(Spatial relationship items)
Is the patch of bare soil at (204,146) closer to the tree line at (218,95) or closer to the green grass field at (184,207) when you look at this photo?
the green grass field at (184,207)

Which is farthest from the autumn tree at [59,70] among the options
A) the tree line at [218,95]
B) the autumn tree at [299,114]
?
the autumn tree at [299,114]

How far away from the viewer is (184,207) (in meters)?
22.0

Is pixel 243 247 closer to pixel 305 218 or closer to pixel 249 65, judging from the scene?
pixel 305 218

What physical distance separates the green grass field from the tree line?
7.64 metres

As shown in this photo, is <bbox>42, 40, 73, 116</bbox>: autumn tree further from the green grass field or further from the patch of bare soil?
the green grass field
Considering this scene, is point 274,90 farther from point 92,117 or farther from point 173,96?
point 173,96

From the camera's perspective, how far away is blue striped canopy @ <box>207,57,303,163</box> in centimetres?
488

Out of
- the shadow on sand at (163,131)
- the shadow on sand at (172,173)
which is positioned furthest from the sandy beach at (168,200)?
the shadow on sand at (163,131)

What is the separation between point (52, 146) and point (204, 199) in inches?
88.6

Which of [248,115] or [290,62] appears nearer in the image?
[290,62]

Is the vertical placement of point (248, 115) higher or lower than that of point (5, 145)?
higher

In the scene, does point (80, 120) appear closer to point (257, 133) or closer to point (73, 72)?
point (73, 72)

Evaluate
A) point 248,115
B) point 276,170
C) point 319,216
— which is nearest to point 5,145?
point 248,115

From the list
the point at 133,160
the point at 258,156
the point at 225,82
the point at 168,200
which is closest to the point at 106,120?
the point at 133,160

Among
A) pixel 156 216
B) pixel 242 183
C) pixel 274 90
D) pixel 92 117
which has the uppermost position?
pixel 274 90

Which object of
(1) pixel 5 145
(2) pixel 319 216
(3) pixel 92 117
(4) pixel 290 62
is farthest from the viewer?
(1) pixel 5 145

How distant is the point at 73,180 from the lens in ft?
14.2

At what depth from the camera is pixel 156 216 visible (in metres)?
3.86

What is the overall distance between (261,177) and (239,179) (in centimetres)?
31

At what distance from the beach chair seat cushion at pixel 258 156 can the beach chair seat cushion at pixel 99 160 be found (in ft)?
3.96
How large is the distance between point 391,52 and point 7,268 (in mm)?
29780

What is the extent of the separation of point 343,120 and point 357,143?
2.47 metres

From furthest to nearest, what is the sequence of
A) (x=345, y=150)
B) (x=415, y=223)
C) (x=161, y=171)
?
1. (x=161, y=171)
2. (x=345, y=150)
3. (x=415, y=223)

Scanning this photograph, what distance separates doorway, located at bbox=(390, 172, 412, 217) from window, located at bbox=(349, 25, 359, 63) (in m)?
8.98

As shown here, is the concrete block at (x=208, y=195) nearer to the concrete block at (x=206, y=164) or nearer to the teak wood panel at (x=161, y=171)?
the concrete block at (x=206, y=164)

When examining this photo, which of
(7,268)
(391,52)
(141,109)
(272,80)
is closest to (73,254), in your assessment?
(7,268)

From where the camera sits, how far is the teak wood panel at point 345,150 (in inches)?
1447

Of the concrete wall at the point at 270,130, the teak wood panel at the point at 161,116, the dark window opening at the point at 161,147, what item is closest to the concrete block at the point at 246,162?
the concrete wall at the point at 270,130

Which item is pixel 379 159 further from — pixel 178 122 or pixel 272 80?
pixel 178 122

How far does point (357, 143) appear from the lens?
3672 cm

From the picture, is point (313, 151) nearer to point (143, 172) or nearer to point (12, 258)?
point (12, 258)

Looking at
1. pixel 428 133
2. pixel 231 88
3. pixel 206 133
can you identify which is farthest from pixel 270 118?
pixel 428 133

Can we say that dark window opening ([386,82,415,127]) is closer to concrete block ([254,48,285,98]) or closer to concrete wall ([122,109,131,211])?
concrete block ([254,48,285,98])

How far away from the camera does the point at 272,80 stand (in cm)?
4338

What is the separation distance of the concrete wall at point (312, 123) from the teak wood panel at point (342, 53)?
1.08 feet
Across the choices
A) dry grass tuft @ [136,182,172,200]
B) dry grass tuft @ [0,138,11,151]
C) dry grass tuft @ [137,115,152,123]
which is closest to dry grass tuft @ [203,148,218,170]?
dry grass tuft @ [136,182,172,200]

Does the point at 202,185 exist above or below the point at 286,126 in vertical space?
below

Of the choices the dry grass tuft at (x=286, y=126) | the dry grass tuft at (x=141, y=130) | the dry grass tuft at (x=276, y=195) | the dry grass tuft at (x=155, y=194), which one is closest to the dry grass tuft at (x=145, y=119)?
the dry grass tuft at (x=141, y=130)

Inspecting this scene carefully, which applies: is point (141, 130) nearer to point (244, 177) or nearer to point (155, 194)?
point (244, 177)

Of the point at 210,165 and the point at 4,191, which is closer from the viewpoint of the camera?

*REQUIRED TASK:* Convert the items starting at the line containing "Which is farthest from the" and ending at the line containing "7.64 metres" into a two-column CSV with the headers item_text and answer. Give one row per item, with each field quoted and line breaks replaced by spaces.

*OUTPUT FOR THIS EXERCISE:*
item_text,answer
"Which is farthest from the autumn tree at [59,70] among the options A) the tree line at [218,95] B) the autumn tree at [299,114] ?","the autumn tree at [299,114]"
"How far away from the viewer is (184,207) (in meters)?","22.0"
"Is pixel 243 247 closer to pixel 305 218 or closer to pixel 249 65, judging from the scene?","pixel 305 218"
"What physical distance separates the green grass field from the tree line?","7.64 metres"